PROBLEM TO WORK ON :: Search the data for the word "common" and copy out every line that has it.

RECORD SET ::
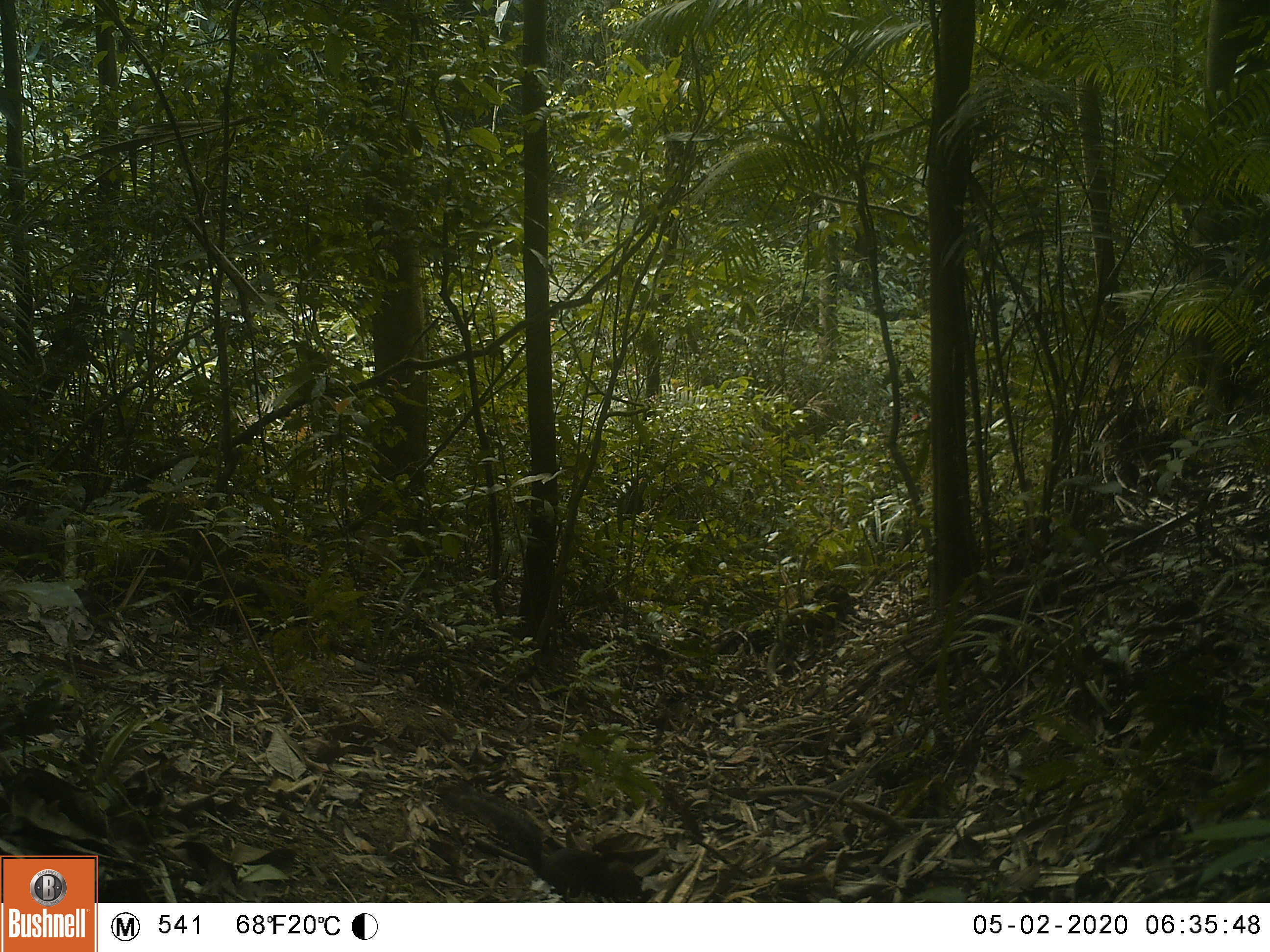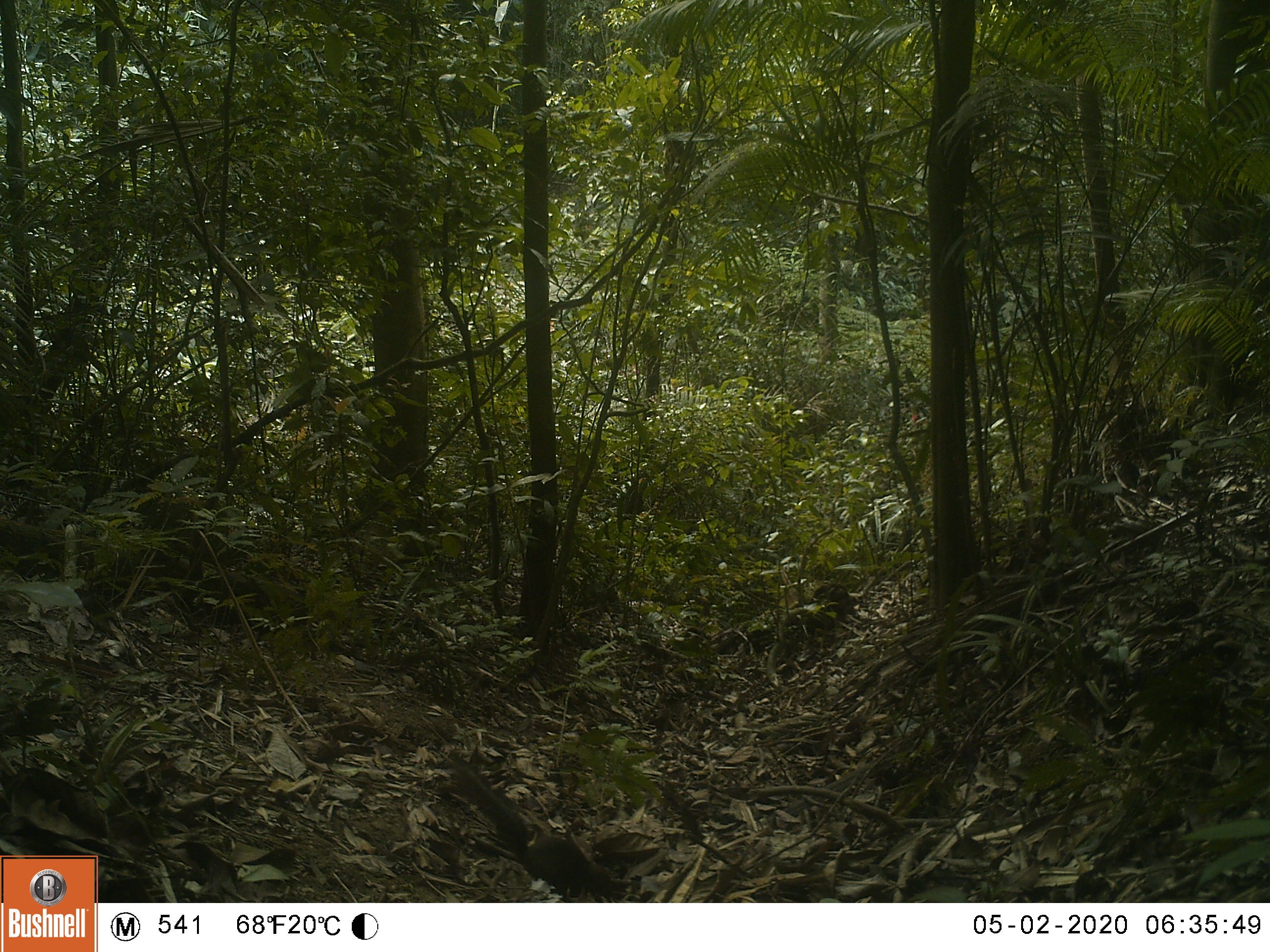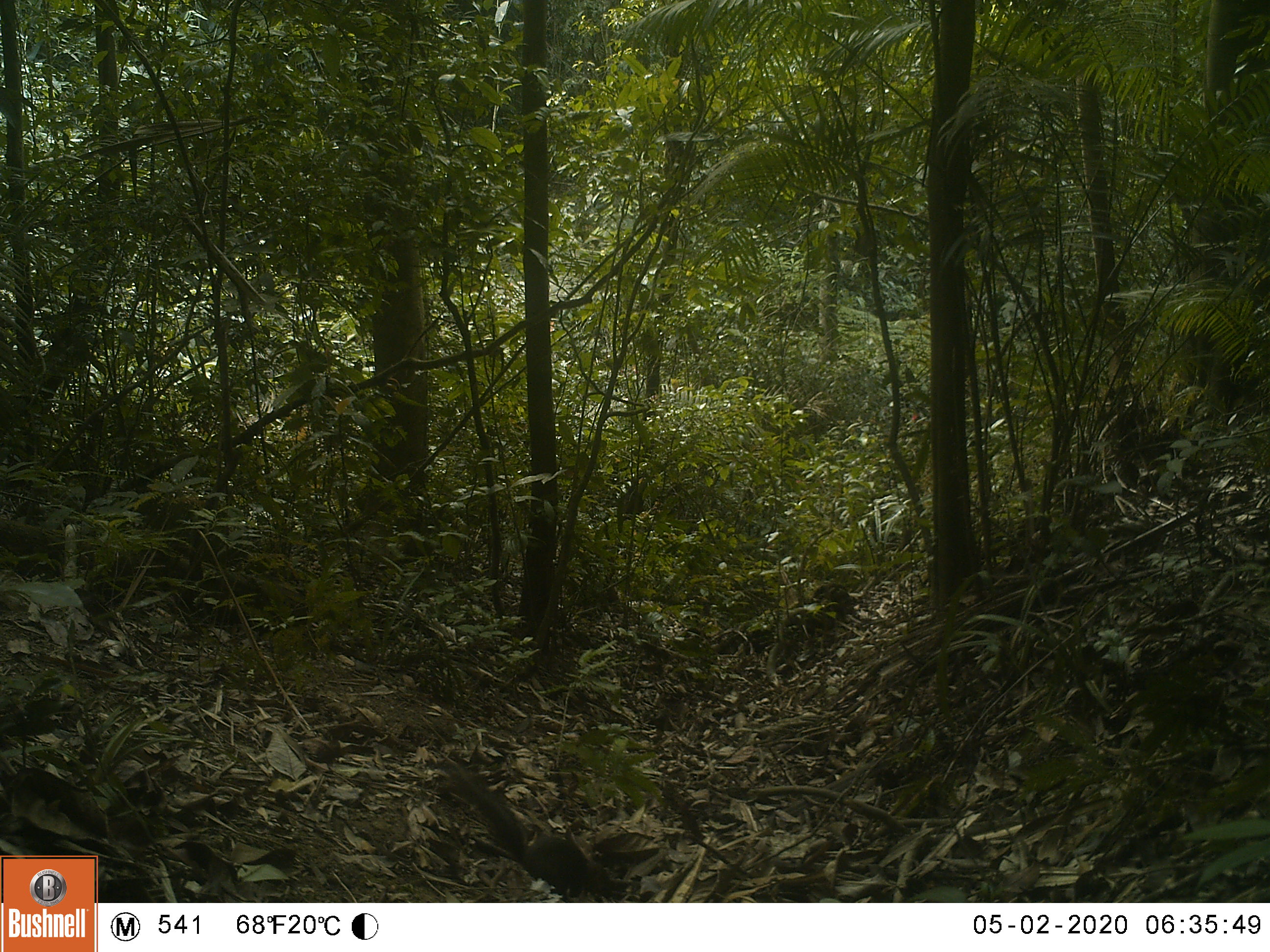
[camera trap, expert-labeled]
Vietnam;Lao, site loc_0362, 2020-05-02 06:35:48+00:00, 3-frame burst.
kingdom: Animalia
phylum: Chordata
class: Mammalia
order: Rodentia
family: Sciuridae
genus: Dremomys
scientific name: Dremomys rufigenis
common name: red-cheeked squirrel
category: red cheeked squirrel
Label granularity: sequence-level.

--

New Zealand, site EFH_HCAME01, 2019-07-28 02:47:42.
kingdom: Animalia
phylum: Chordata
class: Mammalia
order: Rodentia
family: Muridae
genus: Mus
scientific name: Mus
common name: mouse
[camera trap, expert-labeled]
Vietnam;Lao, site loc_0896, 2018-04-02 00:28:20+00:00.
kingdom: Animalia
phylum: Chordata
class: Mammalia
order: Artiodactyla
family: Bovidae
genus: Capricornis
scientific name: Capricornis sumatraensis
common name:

* * *

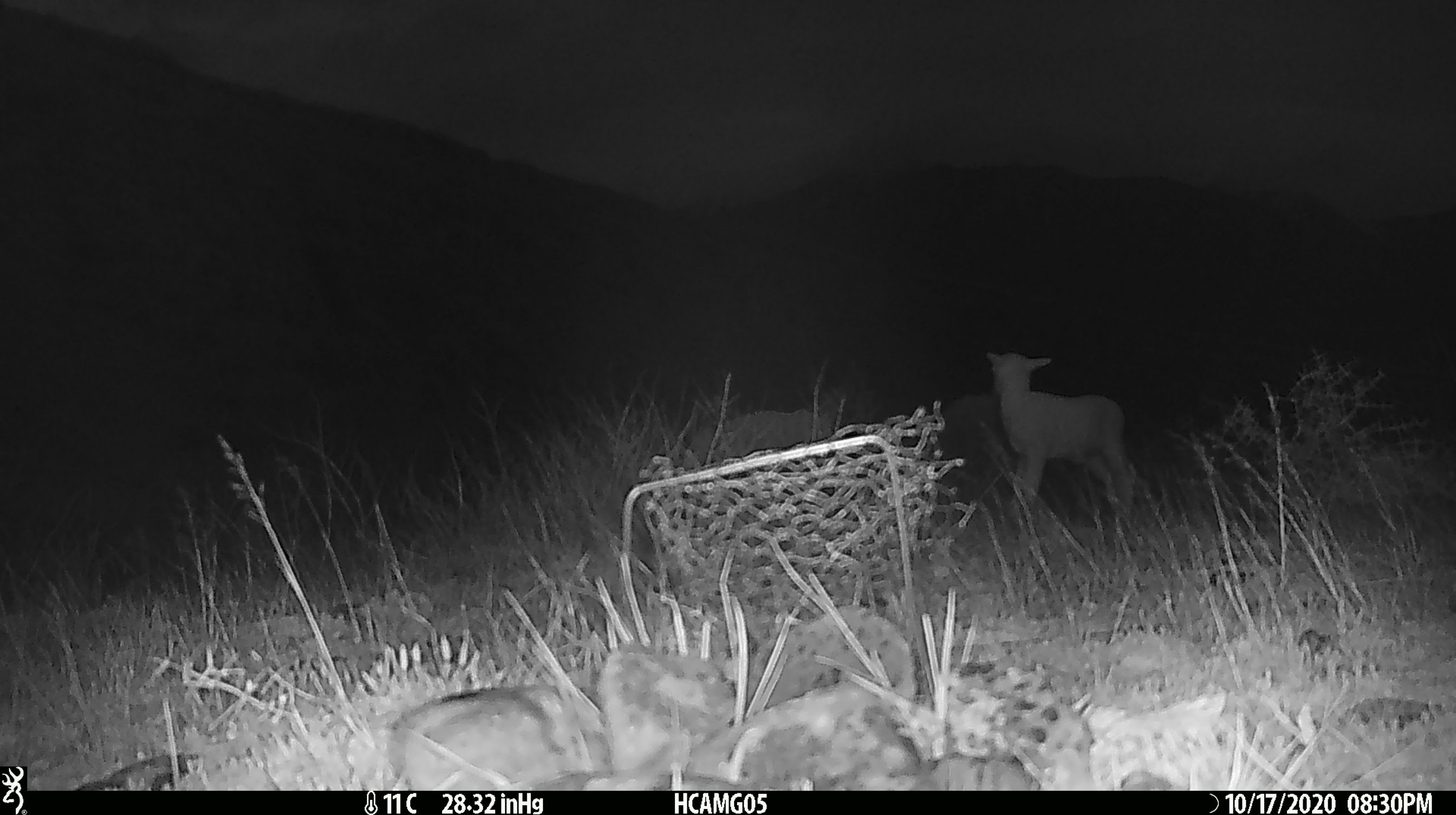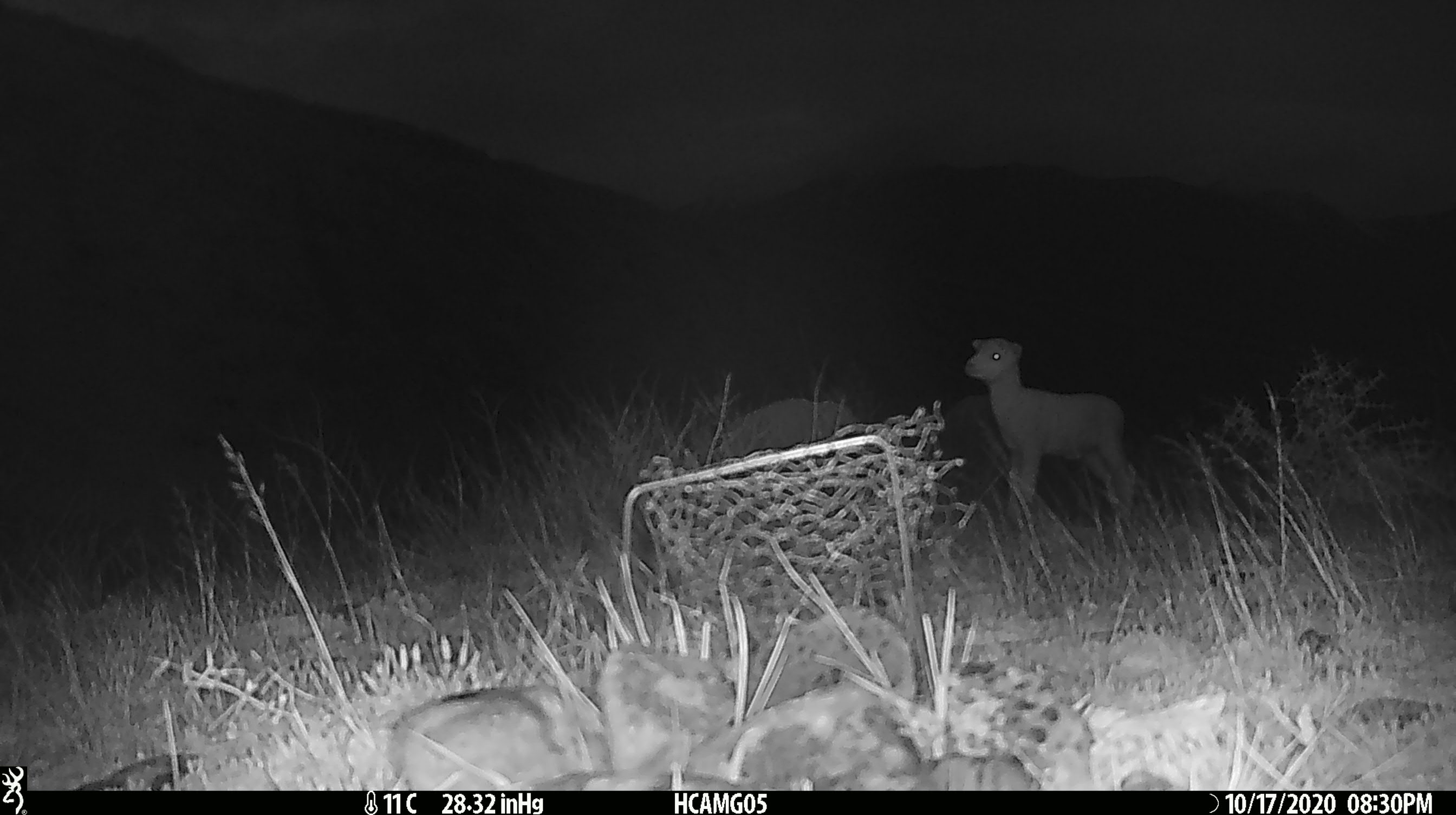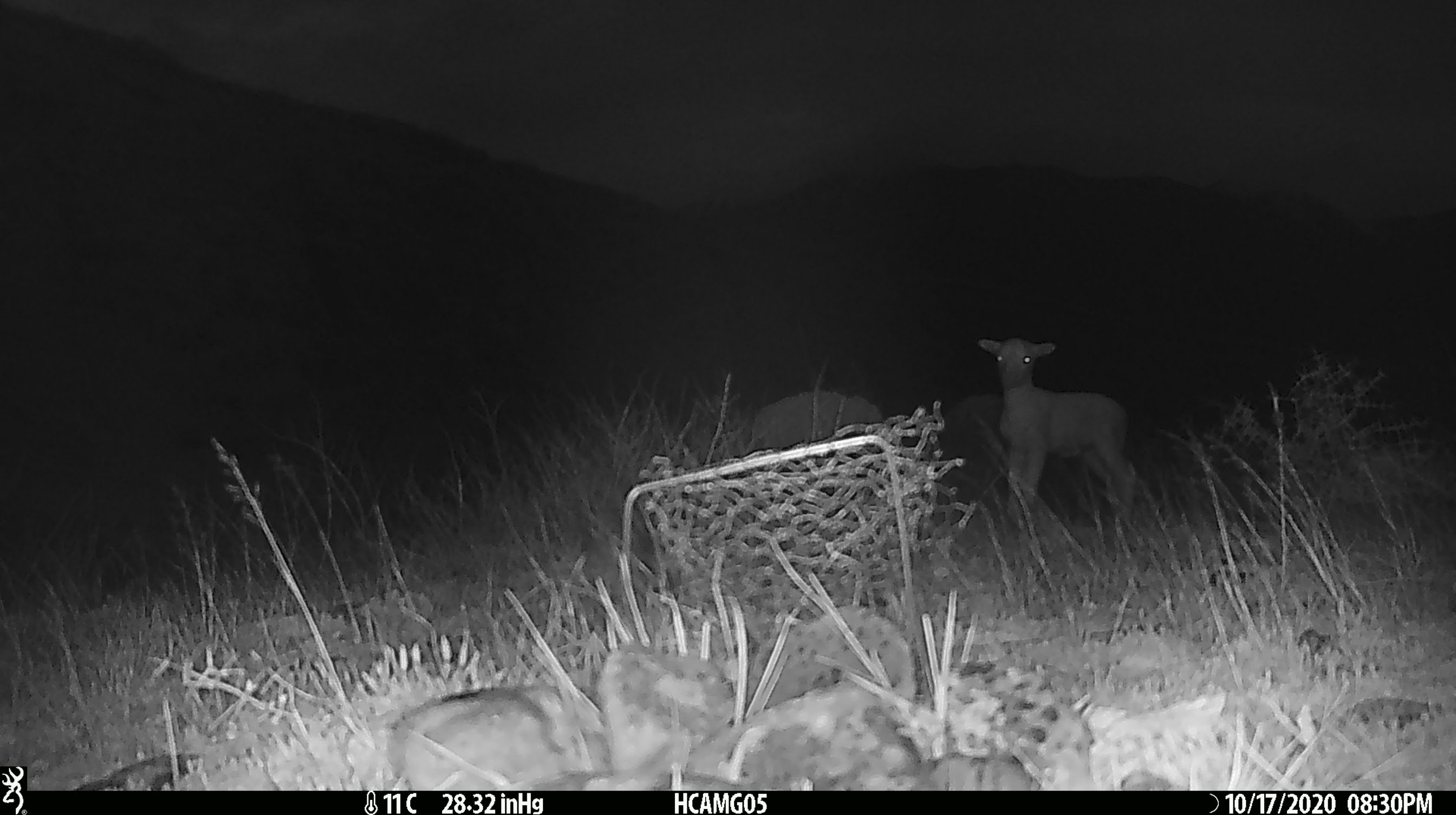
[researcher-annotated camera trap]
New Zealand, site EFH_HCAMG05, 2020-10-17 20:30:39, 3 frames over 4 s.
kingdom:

EXERCISE OUTPUT ::
common name: red-cheeked squirrel
common name: mouse
common name:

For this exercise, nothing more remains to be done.